3. Number of Experts Used to Establish the Ground Truth for the Test Set and the Qualifications of Those Experts

• This information is not applicable as the study was an in vitro performance test, not a study involving human interpretation or clinical data where expert ground truth would be established. The "ground truth" here is the measured performance against defined engineering or functional specifications, benchmarked against predicate devices.

4. Adjudication Method for the Test Set

• This information is not applicable for an in vitro performance test. Adjudication methods like 2+1 or 3+1 are typically used for establishing ground truth in studies involving human interpretation (e.g., image reading) or complex clinical endpoints.

5. If a Multi-Reader Multi-Case (MRMC) Comparative Effectiveness Study was done, If so, what was the effect size of how much human readers improve with AI vs without AI assistance

• No, an MRMC comparative effectiveness study was not done. The device described is a surgical instrument (phacofragmentation unit), not an AI-assisted diagnostic or interpretation tool for human readers. Therefore, there's no mention of human readers or AI assistance in this context.

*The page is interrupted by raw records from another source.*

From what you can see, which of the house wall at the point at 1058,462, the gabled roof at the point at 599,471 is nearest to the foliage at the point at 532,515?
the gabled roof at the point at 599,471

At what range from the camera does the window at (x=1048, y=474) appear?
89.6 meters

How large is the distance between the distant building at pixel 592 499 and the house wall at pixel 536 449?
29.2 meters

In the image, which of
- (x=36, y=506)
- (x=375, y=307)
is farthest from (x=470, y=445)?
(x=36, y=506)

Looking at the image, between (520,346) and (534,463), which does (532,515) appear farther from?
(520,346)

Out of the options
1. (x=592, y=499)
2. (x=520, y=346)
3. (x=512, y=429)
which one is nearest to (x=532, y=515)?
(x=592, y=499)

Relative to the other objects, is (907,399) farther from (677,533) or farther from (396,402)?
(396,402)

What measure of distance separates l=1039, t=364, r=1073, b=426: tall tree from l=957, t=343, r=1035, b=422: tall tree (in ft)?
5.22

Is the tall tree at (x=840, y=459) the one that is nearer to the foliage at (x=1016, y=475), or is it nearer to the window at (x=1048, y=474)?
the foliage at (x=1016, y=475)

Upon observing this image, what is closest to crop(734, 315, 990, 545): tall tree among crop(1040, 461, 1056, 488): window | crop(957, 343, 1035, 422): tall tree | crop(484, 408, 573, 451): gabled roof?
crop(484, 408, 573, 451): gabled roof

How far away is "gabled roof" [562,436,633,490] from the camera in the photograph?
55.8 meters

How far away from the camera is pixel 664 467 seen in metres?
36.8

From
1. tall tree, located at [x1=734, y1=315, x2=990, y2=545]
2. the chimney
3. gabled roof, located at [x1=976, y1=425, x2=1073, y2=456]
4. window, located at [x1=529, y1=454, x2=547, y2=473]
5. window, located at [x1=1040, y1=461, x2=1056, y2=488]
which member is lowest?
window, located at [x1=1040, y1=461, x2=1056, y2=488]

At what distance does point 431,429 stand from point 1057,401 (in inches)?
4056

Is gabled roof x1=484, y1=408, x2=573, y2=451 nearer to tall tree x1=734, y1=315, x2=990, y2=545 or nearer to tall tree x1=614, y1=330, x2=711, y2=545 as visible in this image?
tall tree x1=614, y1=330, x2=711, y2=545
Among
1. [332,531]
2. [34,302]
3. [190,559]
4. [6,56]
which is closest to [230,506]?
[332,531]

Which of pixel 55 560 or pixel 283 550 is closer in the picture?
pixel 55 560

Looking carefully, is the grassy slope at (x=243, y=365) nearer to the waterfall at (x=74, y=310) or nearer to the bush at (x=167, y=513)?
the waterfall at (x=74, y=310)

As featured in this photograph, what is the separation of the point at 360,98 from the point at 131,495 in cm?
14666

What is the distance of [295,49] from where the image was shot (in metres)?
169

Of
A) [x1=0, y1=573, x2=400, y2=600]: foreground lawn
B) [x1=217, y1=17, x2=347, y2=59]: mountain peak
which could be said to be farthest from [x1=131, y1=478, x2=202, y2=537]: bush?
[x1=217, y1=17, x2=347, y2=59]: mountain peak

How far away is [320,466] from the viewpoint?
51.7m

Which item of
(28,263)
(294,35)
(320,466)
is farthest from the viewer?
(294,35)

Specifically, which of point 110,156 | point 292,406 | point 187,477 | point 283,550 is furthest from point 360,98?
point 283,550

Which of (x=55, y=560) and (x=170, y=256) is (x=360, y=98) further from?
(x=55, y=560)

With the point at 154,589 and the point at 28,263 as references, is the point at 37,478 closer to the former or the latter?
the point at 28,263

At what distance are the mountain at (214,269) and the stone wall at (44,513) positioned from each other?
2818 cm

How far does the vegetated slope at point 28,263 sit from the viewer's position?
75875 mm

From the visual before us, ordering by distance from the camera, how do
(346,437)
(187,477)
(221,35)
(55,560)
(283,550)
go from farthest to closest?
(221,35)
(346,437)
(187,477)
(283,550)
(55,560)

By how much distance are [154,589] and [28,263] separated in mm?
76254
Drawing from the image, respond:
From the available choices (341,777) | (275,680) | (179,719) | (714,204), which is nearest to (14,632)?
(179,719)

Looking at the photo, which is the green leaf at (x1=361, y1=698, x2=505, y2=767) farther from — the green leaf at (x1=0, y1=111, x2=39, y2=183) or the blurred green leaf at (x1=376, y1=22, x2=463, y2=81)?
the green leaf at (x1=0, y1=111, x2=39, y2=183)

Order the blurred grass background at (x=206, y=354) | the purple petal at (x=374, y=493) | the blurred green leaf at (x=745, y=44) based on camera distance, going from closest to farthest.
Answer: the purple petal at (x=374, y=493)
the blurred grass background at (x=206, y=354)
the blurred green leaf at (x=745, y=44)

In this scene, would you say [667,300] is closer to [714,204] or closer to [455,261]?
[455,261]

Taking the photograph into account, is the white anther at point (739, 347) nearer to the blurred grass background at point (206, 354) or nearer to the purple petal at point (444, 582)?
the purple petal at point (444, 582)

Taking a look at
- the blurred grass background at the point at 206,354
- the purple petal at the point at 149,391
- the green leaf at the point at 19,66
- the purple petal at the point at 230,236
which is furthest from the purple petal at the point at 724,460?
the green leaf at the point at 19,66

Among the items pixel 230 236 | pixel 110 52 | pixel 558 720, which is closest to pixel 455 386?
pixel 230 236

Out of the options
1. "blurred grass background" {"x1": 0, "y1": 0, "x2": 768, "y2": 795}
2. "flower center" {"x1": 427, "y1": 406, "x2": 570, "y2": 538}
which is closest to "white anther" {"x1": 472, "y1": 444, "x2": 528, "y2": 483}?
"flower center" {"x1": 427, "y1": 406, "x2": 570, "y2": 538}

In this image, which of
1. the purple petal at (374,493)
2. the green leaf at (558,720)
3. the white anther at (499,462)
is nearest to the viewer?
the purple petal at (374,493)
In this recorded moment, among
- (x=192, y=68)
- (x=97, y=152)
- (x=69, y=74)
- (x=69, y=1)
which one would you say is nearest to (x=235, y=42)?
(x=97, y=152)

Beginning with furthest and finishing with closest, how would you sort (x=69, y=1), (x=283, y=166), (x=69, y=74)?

6. If a Standalone (i.e. algorithm only without human-in-the loop performance) was done

• This question is not directly applicable in the AI-sense. The "device" itself (the Dignity™ Ophthalmic Surgical System) performs its function (phacofragmentation, etc.) without human "in-the-loop" once the surgeon initiates and controls it. However, this is a mechanical/electronic device, not an "algorithm" in the AI sense. The performance tests were of the device's functional capabilities (Phacoemulsification, Irrigation/Aspiration, Diathermy, and Vitrectomy) in an in vitro setting, which can be considered "standalone" in that it measures the device's inherent performance.

7. The Type of Ground Truth Used

• The ground truth in this non-clinical study was the performance of the predicate devices, against which the Dignity™ Ophthalmic Surgical System was compared to establish substantial equivalence. The specific metrics for Phacoemulsification, Irrigation/Aspiration, Diathermy, and Vitrectomy (e.g., efficiency, flow rates, temperature control) would have been measured for both the new device and the predicates to demonstrate comparable function.

8. The Sample Size for the Training Set

• Not applicable. This submission describes a medical device clearance based on substantial equivalence through in vitro performance testing against predicate devices. There is no mention or implication of a "training set" in the context of machine learning or AI.

9. How the Ground Truth for the Training Set Was Established

• Not applicable. As there is no training set for an AI/ML model, there is no ground truth established for one. The "ground truth" for the device's functional testing was its performance relative to established predicate devices.